* [REQUIRED ACTIONS]
[A] Decide whether each statement agrees with the passage on the sacred: (i) the passage says sacredness is limited to religious actions and artifacts; (ii) Scruton argues that encounters with nature are experiences of the sacred; (iii) the book runs 205 pages. Answer yes or no for each, quoting the words of the passage that settle it.
[B] In the passage on the sacred, which realms does Scruton explore the role of the sacred in?
BEGIN PAGE TEXT
Philosophers and theologians have traditionally understood that certain things transcend our abilities to fully perceive, comprehend and articulate them and that the way we incorporate those things into our lives is through the experience of the sacred—the irruption of the transcendent into our mundane reality. The sacred stands, as Mr. Scruton puts it, "at the horizon of our world, looking out to that which is not of this world" but also "looking into our world, so as to meet us face-to-face." While sacredness is most commonly associated with religious actions and artifacts—such as sacraments, scriptures and holy places—it is not limited to these. Mr. Scruton argues that our encounters with one another, and indeed with nature, are experiences of the sacred as well. He makes his case with bravado and sensitivity, exploring the role of the sacred in such realms as music, city planning and moral reasoning.
The Soul of the World
By Roger Scruton
(Princeton, 205 pages, $27.95)
(Princeton, 205 pages, $27.95)
END PAGE TEXT
BEGIN PROVIDED DATA
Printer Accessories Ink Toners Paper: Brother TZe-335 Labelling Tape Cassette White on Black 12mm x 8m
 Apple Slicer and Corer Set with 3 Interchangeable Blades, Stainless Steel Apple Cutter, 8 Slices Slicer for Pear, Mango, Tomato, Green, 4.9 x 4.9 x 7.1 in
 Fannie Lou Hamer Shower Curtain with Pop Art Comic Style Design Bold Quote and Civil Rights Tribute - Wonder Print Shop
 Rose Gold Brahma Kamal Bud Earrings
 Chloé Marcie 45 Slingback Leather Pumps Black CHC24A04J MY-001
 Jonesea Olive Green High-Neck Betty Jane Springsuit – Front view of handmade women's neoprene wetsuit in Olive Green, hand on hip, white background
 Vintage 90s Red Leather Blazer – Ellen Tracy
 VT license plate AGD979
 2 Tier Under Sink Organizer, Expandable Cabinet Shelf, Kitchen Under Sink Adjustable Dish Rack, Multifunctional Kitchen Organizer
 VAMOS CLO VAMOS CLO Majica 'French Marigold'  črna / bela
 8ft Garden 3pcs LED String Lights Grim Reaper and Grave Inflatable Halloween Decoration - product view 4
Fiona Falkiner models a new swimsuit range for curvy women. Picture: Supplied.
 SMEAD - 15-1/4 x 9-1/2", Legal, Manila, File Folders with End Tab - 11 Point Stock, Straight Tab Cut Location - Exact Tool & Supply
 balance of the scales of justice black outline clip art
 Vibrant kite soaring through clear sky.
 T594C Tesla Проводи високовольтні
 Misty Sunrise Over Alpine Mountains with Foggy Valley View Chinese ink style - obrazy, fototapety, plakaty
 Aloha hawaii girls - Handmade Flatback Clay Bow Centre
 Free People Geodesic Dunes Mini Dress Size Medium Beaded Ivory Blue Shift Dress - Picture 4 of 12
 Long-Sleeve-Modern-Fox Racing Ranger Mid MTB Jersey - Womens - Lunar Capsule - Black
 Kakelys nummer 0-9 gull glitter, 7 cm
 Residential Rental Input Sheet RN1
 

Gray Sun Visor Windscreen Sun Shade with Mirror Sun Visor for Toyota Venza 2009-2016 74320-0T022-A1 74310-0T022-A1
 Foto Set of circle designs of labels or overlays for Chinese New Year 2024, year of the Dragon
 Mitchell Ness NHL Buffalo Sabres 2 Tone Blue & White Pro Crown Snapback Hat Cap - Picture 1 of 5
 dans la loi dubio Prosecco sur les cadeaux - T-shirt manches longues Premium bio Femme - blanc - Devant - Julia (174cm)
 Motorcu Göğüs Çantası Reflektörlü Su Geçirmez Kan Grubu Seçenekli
END PROVIDED DATA
* [SOLVED PROBLEMS]
[A]
(i) No: "it is not limited to these."
(ii) Yes: "our encounters with one another, and indeed with nature, are experiences of the sacred as well."
(iii) Yes: "205 pages"

[B] Music, city planning and moral reasoning.